_Text to read:_

------------------------------------------------------------

Costal Travel: Exploring Mississippi

From the coast to the Delta

Mississippi’s Delta is not known for opulence and luxury. Instead, the flat alluvial plain that flanks the northwestern region of the state is known as the birthplace of the blues – a place so low, so poor and so necessarily resourceful that there was nothing left to do but turn misery into song. Whether you’re traveling up Highway 51 or anywhere else along Mississippi’s Blues Highway, you can go for miles and miles through the fertile fields and take in what started the blues.

But one step inside the Alluvian Hotel and Spa in Greenwood, Miss., is all the distance it takes to confirm that this place is something different. Granted, going to Greenwood isn’t like going to a city with a variety of standard attractions to keep you busy night and day. But if you’re looking for a weekend to relax and to spend some quality time with someone you love, Greenwood’s Alluvian could be just the ticket.

“What a treat!” says Jim Durham of Brandon, Miss., who has made two weekend trips to the hotel, spa and adjoining Viking Cooking School. “Out of the fertile fields of the Mississippi Delta is probably the finest hotel in the state.”

Travel critics agree. The Alluvian is in high cotton when it comes to earning accolades. Conde Nast Traveler listed it among the Top 200 hotels in the world in 2011 and the Top 100 in the USA in 2010. National Geographic Traveler called the Alluvian the biggest surprise in Dixie – if not the country. And the tributes just keep a’coming.

The Alluvian is owned by the Viking Co.  Yes, that Viking Co. — the one that makes high-end, commercial-quality ranges for the home. The story goes that the hotel came into existence because of a lack of appropriate accommodations for people traveling to Greenwood to do business with Viking. So, in the spirit of moving Muhammad to the mountain, the Viking executives decided to transform the old and rundown Irving Hotel into a smooth and shiny luxury inn right smack in the middle of Greenwood, population 15,205.

And they didn’t stop at just building a nice hotel. The Alluvian can hold its own against almost any fancy hotel in a more distinguished locale.

The hotel’s sleek lobby and modern furnishings are in perfect juxtaposition to Greenwood itself and the general perception of a grand hotel with true Southern roots. But the surprises don’t end there.

“The staff is impeccable,” Durham says. “From the time you make your reservation to the breakfast, the staff waits on you hand and foot. Everyone at the Alluvian is so friendly and professional in every way.”

With only 45 rooms and five suites, the Alluvian makes up for in quality what it lacks in size. One hallmark is its famous breakfast buffet that usually features eggs, grits, meats, potatoes and a variety of fruits and pastries.

“If you’re planning on dieting, just forget it,” Durham says. “It’s a true Southern breakfast served by a kind and generous staff. [It’s] all you can eat, and, boy, was it good!”

Also on site is Giardina’s, a fine restaurant and Delta landmark that’s been around since 1936 and offers a few private dining rooms, even for parties of two, located inside the restaurant. Giardina’s is famous for its steaks, seafood, homemade pastas and sauces and innovative Southern cuisine. Even still, for all its high-class frills and trimmings, the restaurant still serves down-home Delta fare.

------------------------------------------------------------

_Collected data:_
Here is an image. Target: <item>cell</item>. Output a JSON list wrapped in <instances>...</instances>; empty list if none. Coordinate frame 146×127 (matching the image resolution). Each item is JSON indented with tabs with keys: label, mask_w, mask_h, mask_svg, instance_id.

------------------------------------------------------------

_Things to do:_
1: Reproduce the Mississippi travel article from "Mississippi’s Delta is" up to and including "started the blues.".
2: Answer these questions using the Mississippi travel article:
(a) How many rooms and suites does the Alluvian have?
(b) Since what year has Giardina's been in business?
(c) Which old hotel did the Viking executives turn into the Alluvian?
3: Pick up the Mississippi travel article after its final sentence and continue it.

_Expected answers:_
1:
Mississippi’s Delta is not known for opulence and luxury. Instead, the flat alluvial plain that flanks the northwestern region of the state is known as the birthplace of the blues – a place so low, so poor and so necessarily resourceful that there was nothing left to do but turn misery into song. Whether you’re traveling up Highway 51 or anywhere else along Mississippi’s Blues Highway, you can go for miles and miles through the fertile fields and take in what started the blues.

2:
(a) 45 rooms and five suites
(b) 1936
(c) The Irving Hotel

3:
It opened its doors in 1936 as a fish market but came into favor because of its private booths where Delta cotton kings enjoyed Prohibition-inspired bootleg booze in secrecy.

“The restaurant’s private booths were unlike anything I had ever been to,” says Joanna Wolf of Clinton, Miss., who visited the Alluvian with two daughters and a granddaughter.

“My granddaughter and I went to Giardina’s while my daughters attended a cooking class,” she says. “We went in, [and] they took us to our table and pulled the curtains. I was so surprised and started laughing and said to my granddaughter: ‘Oh, Nicki, what a waste! You’re sitting here in a private booth with your grandmother.’ But that didn’t stop us from enjoying our food. It was a great evening!”

Durham agrees. “The best surprise of the evening was the private dining,” he says. “The shrimp and grits are to die for. Yes, it’s a little pricey for dinner in a small town in the Delta, but it’s worth every penny.”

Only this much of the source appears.